| Tarea propuesta A |
Cita fielmente el texto sobre la muerte y las grandezas del mundo, todo lo que va desde "Mas oigamos, ante" hasta "enemigo de Dios!".
| Tarea propuesta B |
Indica si cada afirmación coincide con el texto sobre la muerte y las grandezas del mundo. Responde sí o no y cita literalmente las palabras del texto que lo deciden: (i) Felipe II, a punto de morir, llamó a su hija; (ii) San Pedro el ermitaño vivió sesenta años en una gruta; (iii) según Teodoreto, la muerte teme las riquezas.
| Tarea propuesta C |
Prosigue el texto sobre la muerte y las grandezas del mundo a partir de su última oración, con el mismo tono y estilo.
___ Texto proporcionado
2.2 Felipe II, rey de España, estando
a punto de morir
PUNTO 2
Felipe II, rey de España, estando a punto de morir, llamó a su hijo, y alzando el manto real con que se cubría, mostró le el pecho, ya roído de gusanos, y le dijo :
Mirad, príncipe, cómo se muere y cómo acaban todas las grandezas de este mundo... Bien dice Teodoreto que la muerte no teme las riquezas, ni a los vigilantes, ni la púrpura; y que así de los vasallos como de los príncipes, se engendra la podredumbre y mana la corrupción. De suerte que todo el que muere, aunque sea un príncipe, nada lleva consigo al sepulcro. Toda su gloria acaba en el lecho mortuorio (Sal. 48, 18).
Refiere San Antonio que cuando murió Alejandro Magno exclamó un filósofo: «El que ayer hollaba la tierra, hoy es por la tierra oprimido. Ayer no le bastaba la tierra entera; hoy tiene bastante con siete palmos. Ayer guiaba por el mundo ejércitos innumerables; hoy unos pocos sepultureros le llevan al sepulcro.
Mas oigamos, ante todo, lo que nos dice Dios: ¿Por qué se ensoberbece el polvo y la ceniza? (Ecli., 10, 9). ¿Para qué inviertes tus años y tus pensamientos en adquirir grandezas de este mundo? Llegará la muerte y se acabarán todas esas grandezas y todos tus designios (Salmo 145, 4).
¡Cuan preferible fue la muerte de San Pedro el ermitaño, que vivió sesenta años en una gruta, a la de Nerón, emperador de Roma! ¡ Cuánto más dichosa la muerte de San Félix, lego capuchino, que la de Enrique VIII, que vivió entre reales grandezas, siendo enemigo de Dios!
Pero es preciso atender a que los Santos, para alcanzar muerte semejante, lo abandonaron todo: patria, deleites y cuantas esperanzas el mundo les brindaba, y abrazaron pobre y menospreciada vida. Sepultáronse vivos sobre la tierra para no ser, al morir, sepultados en el infierno... Mas, ¿cómo pueden los mundanos esperar muerte feliz viviendo, como viven, entre pecados, placeres terrenos y ocasiones peligrosas?
______
___ Filas de datos
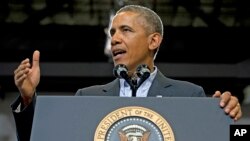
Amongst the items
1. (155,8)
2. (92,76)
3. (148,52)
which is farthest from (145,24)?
(92,76)

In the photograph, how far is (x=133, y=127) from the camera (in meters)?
1.21

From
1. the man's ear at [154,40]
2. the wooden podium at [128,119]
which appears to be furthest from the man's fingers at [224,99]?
the man's ear at [154,40]

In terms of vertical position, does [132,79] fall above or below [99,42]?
below

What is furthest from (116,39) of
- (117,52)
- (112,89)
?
(112,89)

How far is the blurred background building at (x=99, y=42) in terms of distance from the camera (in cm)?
666

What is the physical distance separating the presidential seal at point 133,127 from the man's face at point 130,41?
1.30ft

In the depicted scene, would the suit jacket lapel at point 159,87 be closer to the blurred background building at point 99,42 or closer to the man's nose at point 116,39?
the man's nose at point 116,39

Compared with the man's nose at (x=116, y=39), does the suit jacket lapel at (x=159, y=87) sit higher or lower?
lower

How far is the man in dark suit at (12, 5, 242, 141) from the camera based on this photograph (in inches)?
55.4

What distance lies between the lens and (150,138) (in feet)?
3.93

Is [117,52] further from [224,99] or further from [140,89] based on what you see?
[224,99]

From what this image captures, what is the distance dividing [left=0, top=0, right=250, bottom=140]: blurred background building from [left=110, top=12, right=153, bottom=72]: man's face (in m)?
4.79

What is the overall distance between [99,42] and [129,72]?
18.9 feet

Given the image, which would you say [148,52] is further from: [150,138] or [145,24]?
[150,138]
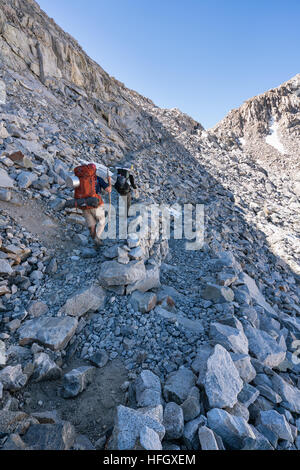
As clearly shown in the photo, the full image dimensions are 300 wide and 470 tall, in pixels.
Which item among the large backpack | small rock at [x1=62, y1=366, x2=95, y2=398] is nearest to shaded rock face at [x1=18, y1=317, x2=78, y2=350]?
small rock at [x1=62, y1=366, x2=95, y2=398]

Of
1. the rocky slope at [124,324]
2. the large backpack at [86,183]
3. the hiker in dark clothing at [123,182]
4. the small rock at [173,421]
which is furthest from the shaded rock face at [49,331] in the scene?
the hiker in dark clothing at [123,182]

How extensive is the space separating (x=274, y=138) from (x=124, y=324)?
120 feet

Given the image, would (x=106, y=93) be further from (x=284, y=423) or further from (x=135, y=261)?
(x=284, y=423)

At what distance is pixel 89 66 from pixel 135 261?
18.5 m

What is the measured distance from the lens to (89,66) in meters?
17.4

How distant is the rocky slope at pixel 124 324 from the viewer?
108 inches

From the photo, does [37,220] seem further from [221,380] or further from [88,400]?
[221,380]

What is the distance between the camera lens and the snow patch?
30.6 m

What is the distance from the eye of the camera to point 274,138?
32406 mm

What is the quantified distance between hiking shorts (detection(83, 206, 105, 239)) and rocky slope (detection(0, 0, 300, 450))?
421mm

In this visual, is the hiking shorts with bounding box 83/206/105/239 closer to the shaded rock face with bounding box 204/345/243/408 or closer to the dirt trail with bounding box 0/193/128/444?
the dirt trail with bounding box 0/193/128/444

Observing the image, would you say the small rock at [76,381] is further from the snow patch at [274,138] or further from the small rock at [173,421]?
the snow patch at [274,138]

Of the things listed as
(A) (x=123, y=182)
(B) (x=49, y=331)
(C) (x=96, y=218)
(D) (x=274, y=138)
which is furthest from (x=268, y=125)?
(B) (x=49, y=331)

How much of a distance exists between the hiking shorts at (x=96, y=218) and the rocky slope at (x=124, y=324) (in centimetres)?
42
______
| Respuesta escrita A |
Mas oigamos, ante todo, lo que nos dice Dios: ¿Por qué se ensoberbece el polvo y la ceniza? (Ecli., 10, 9). ¿Para qué inviertes tus años y tus pensamientos en adquirir grandezas de este mundo? Llegará la muerte y se acabarán todas esas grandezas y todos tus designios (Salmo 145, 4).
¡Cuan preferible fue la muerte de San Pedro el ermitaño, que vivió sesenta años en una gruta, a la de Nerón, emperador de Roma! ¡ Cuánto más dichosa la muerte de San Félix, lego capuchino, que la de Enrique VIII, que vivió entre reales grandezas, siendo enemigo de Dios!

| Respuesta escrita B |
(i) No: "llamó a su hijo".
(ii) Sí: "que vivió sesenta años en una gruta".
(iii) No: "la muerte no teme las riquezas".

| Respuesta escrita C |
Amenaza Dios a los pecadores con que en la hora de la muerte le buscarán y no lo hallarán (Jn., 7, 34). Dice que entonces no será el tiempo de la misericordia, sino el de la justa venganza (Dt., 32, 35).
Y la razón nos enseña esta misma verdad, porque en la hora de la muerte el hombre mundano se hallará débil de espíritu, oscurecido y duro de corazón por el mal que haya hecho; las tentaciones serán entonces más fuertes, y el que en vida se acostumbró a rendirse y deja e vencer, ¿cómo resistirá en aquel trance? Necesitaría una extraordinaria y poderosa gracia divina que le mudase el corazón; pero ¿acaso Dios está obligado a dársela? ¿La habrá merecido tal vez con la vida desordenada que tuvo?... Y, sin embargo, tratase en tal ocasión de la desdicha o de la felicidad eternas...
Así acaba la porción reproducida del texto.